Description
While working on #13365 , I'm thinking about the use case where people can control llama-server
completely via web UI, this including load/unload models and turning off the server.
The reason why I think about this idea is because I recently found myself going back to LM Studio quite often 😂 . llama.cpp server is good, but having to go back and forth between web <> CLI is not always a pleasant experience.
Basically I'm thinking about 3 low-hanging fruits that could improve the situation:
Idea 1: allow loading / unloading model via API: in server.cpp
, we can add a kinda "super" main()
function that wraps around the current main()
. The new main will spawn an "interim" HTTP server that expose the API to load a model. Ofc this functionality will be restricted to local deployment to avoid any security issues.
Idea 2: add a -d, --detach
flag to make the CLI go "headless", so user can close the terminal and server can keep running on background. It should be trivial to do on Mac and Linux, but may requires some efforts on Windows. We can add an API to terminate the server process.

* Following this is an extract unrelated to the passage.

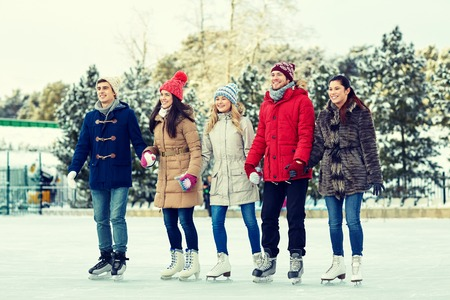 patinaje sobre hielo: gente, invierno, la amistad, el deporte y el ocio concepto - amigos felices de patinaje sobre hielo y de la mano en pista al aire libre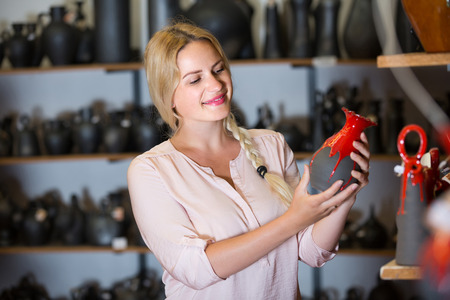 spanish woman: Smiling young spanish  woman selecting ceramics with red enamel in atelier Stock Photo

Idea 3: we can make a desktop shortcut that opens the web browser to llama.cpp localhost
page. Basically this will make llama.cpp to become an "app" on the desktop, without spending too much efforts on our side. This is nice-to-have, but just noting here to see if anyone else have a better idea.
WDYT @ggerganov @slaren ?
Also tagging @cebtenzzre if you have any suggestions for the -d, --detach
mode